Babası, "Bir gün gelir de oğlum benim gibi bir âlim olur" umuduyla kitaplarını kıskançlıkla muhafaza etmişti. Oysa kitaplar, evdeki tozlu raflarda onu bekliyordu. Ancak İn’am Hoca kitaplarla hiç ilgili değildi.
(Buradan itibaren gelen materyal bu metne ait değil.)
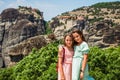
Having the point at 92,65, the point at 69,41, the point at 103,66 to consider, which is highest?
the point at 69,41

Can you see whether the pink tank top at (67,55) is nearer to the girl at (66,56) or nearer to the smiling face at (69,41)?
the girl at (66,56)

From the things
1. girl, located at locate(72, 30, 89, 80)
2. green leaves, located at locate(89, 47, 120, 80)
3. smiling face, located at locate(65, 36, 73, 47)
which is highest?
smiling face, located at locate(65, 36, 73, 47)

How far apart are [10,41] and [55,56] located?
369 feet

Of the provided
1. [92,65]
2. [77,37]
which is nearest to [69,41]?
[77,37]

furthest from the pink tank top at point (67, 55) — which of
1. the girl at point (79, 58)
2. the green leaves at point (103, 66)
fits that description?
the green leaves at point (103, 66)

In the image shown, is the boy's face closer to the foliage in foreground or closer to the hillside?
the foliage in foreground

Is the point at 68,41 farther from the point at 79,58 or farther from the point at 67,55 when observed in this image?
the point at 79,58

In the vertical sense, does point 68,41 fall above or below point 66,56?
above

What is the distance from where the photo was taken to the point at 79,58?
10.8 meters

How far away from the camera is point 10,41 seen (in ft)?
479

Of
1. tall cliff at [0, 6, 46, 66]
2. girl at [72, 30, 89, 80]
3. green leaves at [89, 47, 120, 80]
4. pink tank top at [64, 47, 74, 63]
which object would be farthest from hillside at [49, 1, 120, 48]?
pink tank top at [64, 47, 74, 63]

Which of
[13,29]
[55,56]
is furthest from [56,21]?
[55,56]

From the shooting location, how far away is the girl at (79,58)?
10.6 m

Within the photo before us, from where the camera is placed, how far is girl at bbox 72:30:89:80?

Babasının vefatından sonra Arapça ilmini okumak istemedi ve müteahhitliğe başladı. O sıralarda 35 yaşlarında, yaşını başını almış, çoluk-çocuk sahibi bir iş adamıydı. İş icabı da Erzurum Tren Garı inşaatını almıştı. Başında fötr, elinde baston olduğu halde işinin başında bekliyor, sağa-sola bir koşuşturmaca içinde inşaat işine devam ediyordu.
Bir gün çay içmek amacıyla İstasyona yakın bir parkta otururken yanı başındaki masada oturan bir kişi İn’am Hocayı arkadaşına göstererek konuşmaya başladı. Adam İn’am Hocayı ve babasını iyi tanıyormuş. Onlar konuşurken İn’am Hoca da kulak misafiri olmuştu. Adam arkadaşına diyor ki:
"Şu masada oturan fötrlü adamı görüyor musun?" Arkadaşı "Evet görüyorum. O kim ki?" demiş. Adam şöyle konuşmuş: "Ona Hafız Molla İn’am derler. Şeytan bu adamın babasıyla çok uğraştı; ama ondan hiç intikam alamadı. 80 yıllık hayatı boyunca peşine düştü, ama nafile… Onun babası büyük bir âlimdi ve hep Allah'ın yolunda kaldı. Fakat şeytan, babasından alamadığı intikamını bu kez onun oğlundan almaya çalışıyor. Şeytan tam onun sırtına binmiş onu sağa-sola kamçılıyor. Adam hafız olduğu halde Kur'an'dan bihaber bir hayat yaşıyor."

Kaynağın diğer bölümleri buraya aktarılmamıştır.